Just adding a thought here not trying to contradict you. I would buy into a bit more if it were a crack or two. The first crack or two would relieve the stress from the pevious scenario, I would not think there would still be enough stress to continue the cracking on down the blank that many times. Again, just another thought. If anyone has any more of those particular blanks to put through some testing might be the only way to get any answers, and then maybe not.


----------



## rjwolfe3 (Dec 31, 2009)

Maybe the woodshop gremlins are coming in at night and bending your pen!

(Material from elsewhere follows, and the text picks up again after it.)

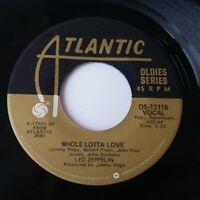 "Led Zeppelin - Whole Lotta Love / Living Loving Maid - 7"" Vinyl Single US EX"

Seriously, that is the first I have seen like that. It seems very odd.


----------



## JimMc7 (Dec 31, 2009)

hunter-27 said:


> <snip> If anyone has any more of those particular blanks to put through some testing might be the only way to get any answers, and then maybe not.


 
Just to add more data...

I have 2 of the Golden Dawn blanks (purchased separately in July and August), turned a JGII out of one in mid-November and no cracks to date. I've made 30+ pens using Dawn's PR blanks and the only problems I've had with cracking were me drilling too fast (but I knew it right away :redface: -- never had a crack develop after completing the pen).


----------



## WildcatHollow (Dec 31, 2009)

PR_Princess said:


> Toby, I am very interested in this. The cracks that you show seem to be radial, not longitudinal? All on one side, and continuing to progress?
> 
> I would like to get as much information as possible to help find cause. If it is the resin, I need to know so that I can make it right!! If anyone else is experiencing the same problem, _please_ PM me or post here.



Hi, Dawn...they are indeed radial, rather than longitudinal. They are only on one side, and on one of the two halves of the pen I turned. I am not of the opinion that it's a failure of your product, but I probably don't have enough experience in these matters to be credible. 

I'm going to try disassembling the pen this weekend. If you like I can send them to you for additional analysis.

Regards,

t.


----------



## just_call_me_dusty (Dec 31, 2009)

Please don't disasemble the pen until you are convinced that the cracking has stopped. 
Thank you.  Sorry for your trouble.


----------



## NewLondon88 (Dec 31, 2009)

Obama did it.


----------



## WildcatHollow (Jan 10, 2010)

*Cracking Stopped...pen disassembled.*

The cracking stopped progressing.

I used my PSI pen-disassembly kit to salvage most of the parts. I wasn't able to reduce the middle section with the center band and delrin without damaging it, so I left it alone. I called PSI and ordered a replacement for that part, which they had in stock.

Dawn, although I don't think this is the fault of the blank, I'd be happy to send you the pieces if you'd like to analyze them further.

Thanks for the input, guys, I really appreciate it.

Regards,

t.


----------



## PR_Princess (Jan 11, 2010)

Toby, I don't know if I will be able to tell anything from the pieces. But I am curious, and wouldn't mind taking a look at them. 

Meanwhile, I have some replacements on the way to you!!:biggrin:


----------